Another study[10] developed a DL strategy to optimize the treatment selection in patients with very-early or early-stage HCC by pre-operatively predicting the progression-free survival of radiofrequency ablation and surgical resection. Nomograms incorporated with DL prediction provided good 2-year progression-free survival prediction accuracy and good calibrations. As reported, 17.3% patients treated with radiofrequency ablation and 27.3% patients treated with surgury were identified and suggested to swap their treatment for a higher 2-year progression-free survival. In terms of trans-arterial chemoembolization (TACE) treatment, Peng et al[11] and Liu et al[12] developed DL models for the prediction of treatment response after the first TACE session. Although they used different image modalities, both models reached relatively high AUCs ranging from 0.80 to 0.93 in the validation cohorts.

Moawad et al[13] evaluated the correlation between DL automated volumetric assessment and unidimensional modified Response Evaluation Criteria In Solid Tumors measurements for response evaluation of HCC after TACE treatment. Their study showed a good correlation between unidimensional modified Response Evaluation Criteria In Solid Tumors and the automated volumetric RECIST with a correlation coefficient of 0.774, indicating that DL-based automated volumetric measurements may be good substitutes for manual volumetric measurements.

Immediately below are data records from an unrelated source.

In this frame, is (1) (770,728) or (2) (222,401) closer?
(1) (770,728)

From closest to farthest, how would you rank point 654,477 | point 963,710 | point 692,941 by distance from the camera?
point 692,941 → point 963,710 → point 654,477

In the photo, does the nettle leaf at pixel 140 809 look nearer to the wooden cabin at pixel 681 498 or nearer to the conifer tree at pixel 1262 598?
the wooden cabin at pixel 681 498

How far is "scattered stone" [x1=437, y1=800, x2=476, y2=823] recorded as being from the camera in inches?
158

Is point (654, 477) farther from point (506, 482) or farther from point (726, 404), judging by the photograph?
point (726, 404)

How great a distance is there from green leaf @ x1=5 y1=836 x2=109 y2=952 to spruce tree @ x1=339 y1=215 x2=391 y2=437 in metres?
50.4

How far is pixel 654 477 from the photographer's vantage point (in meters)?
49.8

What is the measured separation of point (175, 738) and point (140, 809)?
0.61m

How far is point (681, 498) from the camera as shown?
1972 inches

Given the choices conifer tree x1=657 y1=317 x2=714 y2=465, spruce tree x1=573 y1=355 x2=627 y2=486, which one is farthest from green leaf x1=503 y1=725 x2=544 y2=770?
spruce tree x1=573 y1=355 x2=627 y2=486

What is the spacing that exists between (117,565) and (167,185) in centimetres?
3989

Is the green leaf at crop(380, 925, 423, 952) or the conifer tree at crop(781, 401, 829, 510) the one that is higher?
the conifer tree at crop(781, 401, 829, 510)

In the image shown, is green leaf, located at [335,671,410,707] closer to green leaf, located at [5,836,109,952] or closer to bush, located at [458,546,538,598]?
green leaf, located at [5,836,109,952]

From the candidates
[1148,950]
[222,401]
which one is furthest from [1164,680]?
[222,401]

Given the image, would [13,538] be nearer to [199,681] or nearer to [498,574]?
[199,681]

Plentiful studies witnessed the dramatic potential and clinical value of DL in a variety of liver diseases in recent years. There is no doubt that DL-assisted medical decision-making will become a trend in the coming decades, thanks to its great power in data processing. However, several challenges remain to be solved before the DL technique can be widely applied in clinical practice.

Firstly, as DL algorithms succeed on big data, large datasets on liver images are needed to support its development. Although several public medical imaging datasets were recently established, most of them failed to provide detailed demographic characteristics of patients due to the privacy protocol, and thus cannot be used in some classification tasks.

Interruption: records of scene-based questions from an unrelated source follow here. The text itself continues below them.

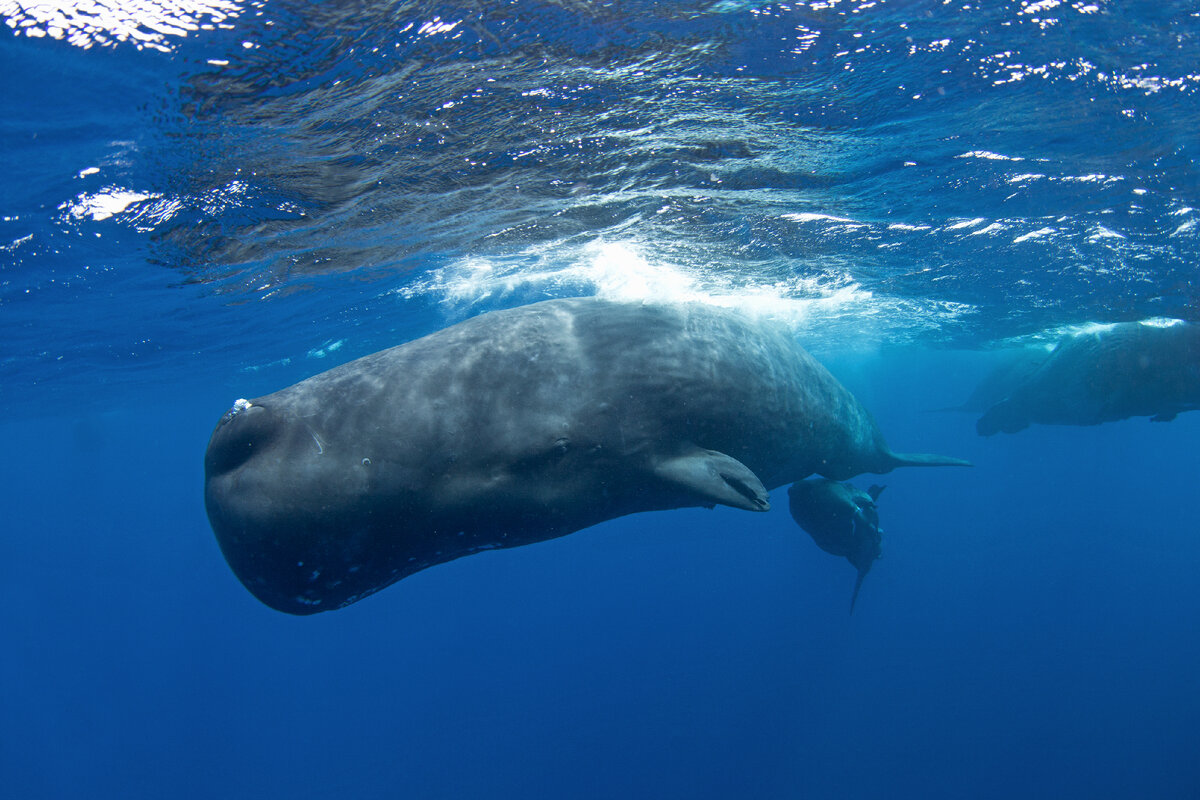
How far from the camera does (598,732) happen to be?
4059cm

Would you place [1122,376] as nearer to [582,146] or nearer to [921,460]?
[921,460]

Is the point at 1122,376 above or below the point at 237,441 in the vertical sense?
below

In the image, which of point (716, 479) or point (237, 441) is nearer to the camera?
point (237, 441)

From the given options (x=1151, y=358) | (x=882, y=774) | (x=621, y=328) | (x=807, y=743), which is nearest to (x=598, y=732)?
(x=807, y=743)

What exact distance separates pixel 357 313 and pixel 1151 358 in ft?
75.6

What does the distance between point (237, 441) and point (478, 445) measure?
138 centimetres

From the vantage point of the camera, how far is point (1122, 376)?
13.9 meters

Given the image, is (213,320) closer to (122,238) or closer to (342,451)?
(122,238)

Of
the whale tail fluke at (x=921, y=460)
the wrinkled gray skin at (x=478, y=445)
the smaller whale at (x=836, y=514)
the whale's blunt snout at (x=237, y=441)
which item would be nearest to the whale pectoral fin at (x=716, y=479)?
the wrinkled gray skin at (x=478, y=445)

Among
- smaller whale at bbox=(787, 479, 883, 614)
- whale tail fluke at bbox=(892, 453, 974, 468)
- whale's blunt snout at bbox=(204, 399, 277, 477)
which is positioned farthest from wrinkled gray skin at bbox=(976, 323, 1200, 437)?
whale's blunt snout at bbox=(204, 399, 277, 477)

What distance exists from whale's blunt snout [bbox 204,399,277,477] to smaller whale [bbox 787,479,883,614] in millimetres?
7672

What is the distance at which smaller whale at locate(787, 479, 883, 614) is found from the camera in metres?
9.32

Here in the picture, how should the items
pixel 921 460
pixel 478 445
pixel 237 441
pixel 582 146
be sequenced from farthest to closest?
pixel 921 460
pixel 582 146
pixel 478 445
pixel 237 441

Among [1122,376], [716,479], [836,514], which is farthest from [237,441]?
[1122,376]
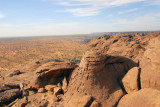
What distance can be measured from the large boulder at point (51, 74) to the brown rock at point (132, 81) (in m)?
4.66

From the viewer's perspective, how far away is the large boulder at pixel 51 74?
10.6 m

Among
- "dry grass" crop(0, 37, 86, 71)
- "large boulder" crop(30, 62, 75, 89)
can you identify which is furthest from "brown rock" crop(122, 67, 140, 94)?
"dry grass" crop(0, 37, 86, 71)

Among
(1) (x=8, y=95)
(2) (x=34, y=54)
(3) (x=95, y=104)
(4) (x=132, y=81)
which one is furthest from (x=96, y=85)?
(2) (x=34, y=54)

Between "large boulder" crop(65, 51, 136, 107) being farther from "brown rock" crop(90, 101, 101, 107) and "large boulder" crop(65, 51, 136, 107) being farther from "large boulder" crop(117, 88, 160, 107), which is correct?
"large boulder" crop(117, 88, 160, 107)

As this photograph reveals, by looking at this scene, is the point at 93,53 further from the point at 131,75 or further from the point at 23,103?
the point at 23,103

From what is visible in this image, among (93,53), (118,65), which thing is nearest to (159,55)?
(118,65)

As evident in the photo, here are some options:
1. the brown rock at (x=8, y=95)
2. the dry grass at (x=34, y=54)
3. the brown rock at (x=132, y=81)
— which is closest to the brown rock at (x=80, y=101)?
the brown rock at (x=132, y=81)

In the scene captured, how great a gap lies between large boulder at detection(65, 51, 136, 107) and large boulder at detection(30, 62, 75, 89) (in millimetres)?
1578

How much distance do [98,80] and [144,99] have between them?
310 cm

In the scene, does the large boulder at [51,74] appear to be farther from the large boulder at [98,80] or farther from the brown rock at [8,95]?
the large boulder at [98,80]

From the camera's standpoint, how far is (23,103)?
866cm

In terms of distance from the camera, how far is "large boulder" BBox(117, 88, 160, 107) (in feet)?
19.7

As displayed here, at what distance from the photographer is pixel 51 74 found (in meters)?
10.8

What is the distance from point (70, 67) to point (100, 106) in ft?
14.9
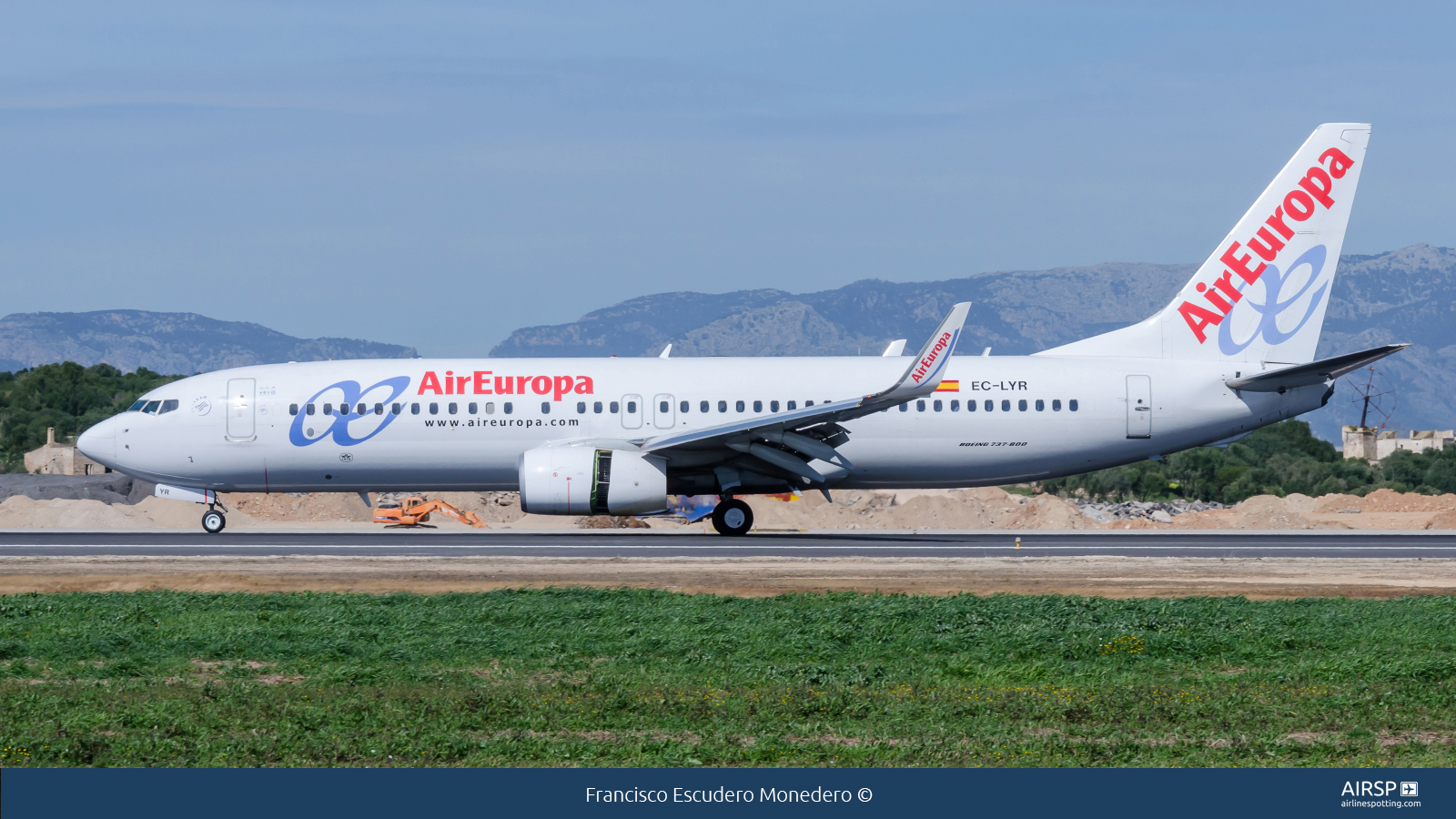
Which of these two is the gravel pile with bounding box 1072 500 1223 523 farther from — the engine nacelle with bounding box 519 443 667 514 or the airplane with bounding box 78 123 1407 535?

Secondly, the interpretability of DL framework is to be improved, which may increase the usefulness, reliability, and effectiveness of DL models in clinical environment. Now some researchers have shifted their focus from the development of much more sophisticated DL models to the medical explanation of the DL output.[3,4,8] New medical knowledge may be generated from DL algorithms in the future. On the other hand, the integration of prior knowledge when designing the DL architecture can gather more confidence from doctors in machine decisions.

Thirdly, current DL models should be validated externally on a large scale. The algorithm outcomes are reliable only when they can generalize to data in other medical centers, especially in classification models. The sizes of DL models will become larger along with the ever-growing computing power. In this condition, research into interpretability is becoming much harder due to the complexity of models. Multicenter large-scale validation provides a solution in a black-box manner to assess the model's performance. If the model can reach similar satisfactory performance in external validation, doctors can choose to trust this DL model in clinical condition.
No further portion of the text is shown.